Donna Cobb plunged a butter knife into her husband in self-defence during a violent struggle at their home in New York.
A nursing assistant who stabbed her husband to death has been acquitted of his murder after a court heard she suffered years of domestic abuse.
Donna Cobb, 42, plunged a butter knife into Kevin Cobb's heart in self-defence during a violent struggle at their home in Harlem, New York, on a night in November 2006.Her husband was high on cocaine when he returned home at 3am and attacked her while screaming that he was going to kill her, the court was told.
Mrs Cobb said she grabbed the knife from a bedside table and 'poked' the father of her six children with it to stop his assault. She said she had no intention of killing him.
During her testimony at Manhattan Supreme Court, she said: 'I just wanted him to stop choking me.
'I didn't think he was going to die. That was not my intention. I mean, I loved him.'
After describing the life-and-death fight, she sobbed: 'I'm sorry.'
But prosecutors claimed that Mrs Cobb did not act in self-defence as the knife 'poke' was three-inches deep.
It was also argued that the conflicting accounts of the incident she gave to police was evidence of her trying to cover-up a murder.

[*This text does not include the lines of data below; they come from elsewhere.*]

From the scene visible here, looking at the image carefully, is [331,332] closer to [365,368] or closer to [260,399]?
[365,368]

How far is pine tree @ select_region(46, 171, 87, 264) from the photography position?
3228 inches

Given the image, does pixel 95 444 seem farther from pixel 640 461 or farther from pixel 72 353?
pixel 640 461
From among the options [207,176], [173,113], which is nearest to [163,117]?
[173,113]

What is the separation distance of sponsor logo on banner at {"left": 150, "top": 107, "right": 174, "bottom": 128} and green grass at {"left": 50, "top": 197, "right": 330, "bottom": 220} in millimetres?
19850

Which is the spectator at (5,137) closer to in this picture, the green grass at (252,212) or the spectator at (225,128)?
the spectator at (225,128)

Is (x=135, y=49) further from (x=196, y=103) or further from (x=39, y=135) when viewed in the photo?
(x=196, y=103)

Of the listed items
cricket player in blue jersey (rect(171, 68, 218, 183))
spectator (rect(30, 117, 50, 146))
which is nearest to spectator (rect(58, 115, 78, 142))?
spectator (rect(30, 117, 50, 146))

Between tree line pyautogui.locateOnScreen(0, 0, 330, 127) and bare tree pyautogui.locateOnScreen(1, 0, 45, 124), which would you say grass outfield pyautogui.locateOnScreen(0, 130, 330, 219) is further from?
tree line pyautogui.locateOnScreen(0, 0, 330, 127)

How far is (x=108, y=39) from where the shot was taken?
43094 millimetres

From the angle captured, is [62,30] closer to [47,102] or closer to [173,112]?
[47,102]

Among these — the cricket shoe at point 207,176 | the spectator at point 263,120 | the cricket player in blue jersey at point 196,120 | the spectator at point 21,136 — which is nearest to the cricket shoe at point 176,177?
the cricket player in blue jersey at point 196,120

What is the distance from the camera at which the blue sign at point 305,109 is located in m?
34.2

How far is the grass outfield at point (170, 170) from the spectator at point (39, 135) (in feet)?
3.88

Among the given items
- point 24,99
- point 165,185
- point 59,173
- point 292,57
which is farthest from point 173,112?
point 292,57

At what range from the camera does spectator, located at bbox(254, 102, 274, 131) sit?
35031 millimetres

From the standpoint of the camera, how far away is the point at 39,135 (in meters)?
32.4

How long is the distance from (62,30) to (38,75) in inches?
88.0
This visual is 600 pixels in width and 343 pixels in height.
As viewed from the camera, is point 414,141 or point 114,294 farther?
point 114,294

Defence attorney Earl Ward disagreed and said the injuries sustained by Mrs Cobb were consistent with a violent struggle.
The jury took less than two hours to find Mrs Cobb, who works at Harlem Hospital, not guilty of murder.
Speaking to reporters outside court, her attorney said: 'It was clear to the jury she was a battered woman.
'There was evidence she was being choked. She had marks on her neck and he had scratches on his hands.
'She was fighting desperately for her life.'
During the trial, the defence introduced witnesses who backed up Mrs Cobb's account of the injuries she sustained before she killed her husband.
'We brought in someone from her church, from her job, the two oldest kids, and they all corroborated the bruises and the black eye and the punctured ear drum,' Mr Ward said.
'This was a case that should not have been brought.'
Bizarely, when the case was intially covered in 2006, the murder weapon was erroneously reported as a ceramic elephant and not a knife.